The giant key that passed hands Tuesday outside the new Joe Quinney Winter Sports Center came with a condition: "Use it and enjoy it, but come April we want it back."

With that, Salt Lake Organizing Committee president and CEO Mitt Romney took the four-foot-long key with the Olympic logo printed on it, said thanks and — to himself — gave a deep sigh of relief.

Located between the bobsled run and the ski jump arena at the Utah Olympic Park, the new 29,000-square-foot center is nearly ready to be occupied — short-term — by the world's media during the 2002 Winter Games.

"This is a big plus for us," said Romney as he spun around to look at the three-story structure with the etched-glass front. "The world media will be warm and secure, in a well-lit building, instead of having to stay in the tents and trailers we would have had to use."

The new building will be the media subcenter for journalists covering ski jumping, luge, skeleton and bobsled.

In 1989, Alan Engen expressed a wish to David Amidon to build a small A-frame structure near Alta to display the hundreds of awards and memorabilia belonging to Alf Engen, his father, who is recognized as one of the great pioneers of skiing.

The wish eventually led to the construction of the $10 million Joe Quinney Winter Sports Center, which next spring will house, among other things, the Alf Engen Museum and a display of the 2002 Winter Games.

Money for the center came in a number of ways, said David Quinney, trustee for the S.J. and Jessie E. Quinney Foundation, a major contributor to the center. One of those was from private donors, who "gave $5 and $10, up to $100 and $1,000," he said. "All total, these amounted more than $1 million."

In order to use the building during the Olympics and Paralympics, SLOC contributed $250,000 to the fund.

The center is expected to open to the public in early June. The museum will take up 5,000 square feet and the Olympic showcase another 4,500 square feet, with the remainder housing an auditorium and a small eating area called the Ecker Hill Cafe. The cafe is named after the once-famous Ecker ski jumping hill that is located over the mountain to the north.

The most striking feature of the new building is the "glass" front. Etched in Plexiglas are the names, logos and a two-story resemblance of Alf Engen in a classic ski jumping pose.

"We originally wanted to use glass," explained Alan Engen, "but it was much too expensive. We chose, instead, to use Plexiglas. They etched in the figures and then put on a special backing to make it look like real glass."

Romney talked about the generosity of people, not only towards this building but to other causes. He mentioned about initial doubts of SLOC raising $50 million for the Games through local contributions and sponsors, "and instead we raised $150 million."

He also told the group that a special Olympic pin, with red and white bars and a blue crown commemorating last week's tragedies in New York and Washington, was designed and offered over the Internet Monday night.

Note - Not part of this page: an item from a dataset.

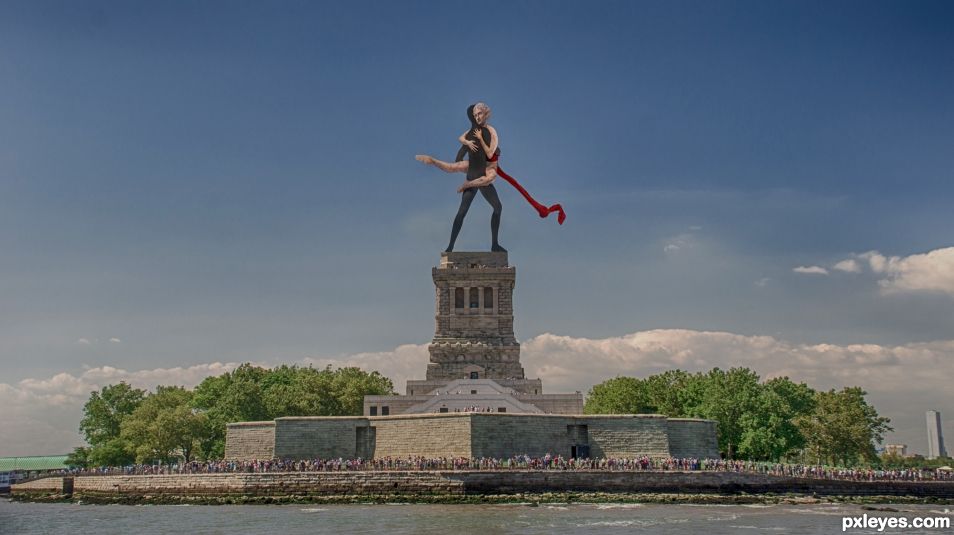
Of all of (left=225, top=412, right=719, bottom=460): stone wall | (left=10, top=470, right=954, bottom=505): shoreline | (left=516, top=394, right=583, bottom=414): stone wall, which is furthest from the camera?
(left=516, top=394, right=583, bottom=414): stone wall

"It hit the news and was reported that the pin would cost $5, but that $4.62 of that money would go to the victims in the Sept. 11th tragedy," he said. "When I left my office this afternoon, we'd sold 50,380 pins."

More than 9,000 members of the media are expected to come to Utah in February. Romney believes most will have reason to visit the new center at the Olympic Park, "not only because of the events, but because we expect this to be a showcase site for media facilities."